CyberInsider

Reliable cybersecurity news and resources

General

Latest News

About

CyberInsider covers the latest news in the cybersecurity and data privacy world. In addition to news, we also publish in-depth guides and resources.
See our Mission >

New SNI5GECT Attacks Bypass 5G Security Without Rogue Towers

By Leave a Comment
LinkedInReddit

A powerful open-source framework called SNI5GECT can sniff and inject messages into pre-authentication 5G NR communication without relying on rogue base stations.

The tool, which was developed by researchers from the Singapore University of Technology and presented at the 34th USENIX Security Symposium, enables practical exploitation of vulnerabilities in commercial 5G devices, including denial-of-service, connection downgrades, and identity leaks.

The framework addresses the limitations of existing 5G attack models that rely on rogue gNBs (base stations), which are complex to deploy, easier to detect, and require forcing user equipment (UE) to connect to them. Instead, SNI5GECT operates as a passive third party, silently monitoring 5G traffic and injecting messages at specific protocol states using a software-defined radio (SDR) setup. It is accompanied by a GitHub release providing the full 5G Sniffer and Downlink Injector Framework, offering researchers and defenders a practical testbed for real-world 5G attack analysis.

How SNI5GECT works

SNI5GECT targets the pre-authentication window, the critical moment during initial 5G connection when control-plane messages are unencrypted. This window, triggered during common scenarios like exiting airplane mode or emerging from tunnels, allows attackers to eavesdrop and manipulate protocol flows without knowing UE credentials.
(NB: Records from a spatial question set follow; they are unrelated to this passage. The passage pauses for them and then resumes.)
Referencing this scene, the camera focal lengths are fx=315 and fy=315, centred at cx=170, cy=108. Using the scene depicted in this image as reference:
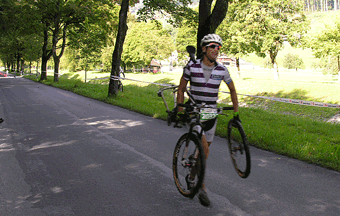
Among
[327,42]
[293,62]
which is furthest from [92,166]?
[293,62]

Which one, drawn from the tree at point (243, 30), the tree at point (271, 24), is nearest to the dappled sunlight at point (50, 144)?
the tree at point (243, 30)

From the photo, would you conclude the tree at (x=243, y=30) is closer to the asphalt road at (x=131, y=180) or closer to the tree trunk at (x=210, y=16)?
the tree trunk at (x=210, y=16)

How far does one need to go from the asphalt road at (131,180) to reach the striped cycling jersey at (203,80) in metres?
1.37

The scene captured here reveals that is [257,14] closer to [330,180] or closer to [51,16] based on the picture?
[51,16]

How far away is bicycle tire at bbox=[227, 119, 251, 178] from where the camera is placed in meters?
4.41

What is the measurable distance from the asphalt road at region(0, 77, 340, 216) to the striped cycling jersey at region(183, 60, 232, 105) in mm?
1371

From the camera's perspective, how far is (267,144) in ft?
24.9

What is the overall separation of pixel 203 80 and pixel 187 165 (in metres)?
1.18

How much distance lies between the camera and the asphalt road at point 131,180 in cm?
401

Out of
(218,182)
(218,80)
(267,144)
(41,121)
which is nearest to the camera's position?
(218,80)

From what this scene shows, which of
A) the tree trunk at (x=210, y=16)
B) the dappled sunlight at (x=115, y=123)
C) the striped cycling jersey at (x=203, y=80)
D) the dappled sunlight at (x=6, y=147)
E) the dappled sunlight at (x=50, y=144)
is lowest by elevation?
the dappled sunlight at (x=6, y=147)

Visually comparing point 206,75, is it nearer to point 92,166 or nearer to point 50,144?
point 92,166

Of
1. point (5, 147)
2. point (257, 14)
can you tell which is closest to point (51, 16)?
point (257, 14)

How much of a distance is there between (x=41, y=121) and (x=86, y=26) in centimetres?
2307
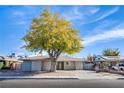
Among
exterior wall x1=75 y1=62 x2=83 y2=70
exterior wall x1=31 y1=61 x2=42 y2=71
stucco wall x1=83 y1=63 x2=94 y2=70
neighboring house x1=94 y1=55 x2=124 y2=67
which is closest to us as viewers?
exterior wall x1=31 y1=61 x2=42 y2=71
The system comprises several components:

  • Syncher: Aligns with the target 5G cell, decodes the Master Information Block (MIB), and maintains subframe synchronization.
  • Broadcast Worker: Extracts and decodes the SIB1 (System Information Block), then monitors for new UEs via the Random Access Response (RAR) message.
  • UETracker: Actively tracks each detected UE through dedicated downlink and uplink sniffers, determines protocol state, and manages attack payload injection.
  • GNB DL Injector: Crafts and transmits spoofed downlink messages that mimic legitimate gNB transmissions, carefully timed to avoid CRC rejections or collision with actual base station traffic.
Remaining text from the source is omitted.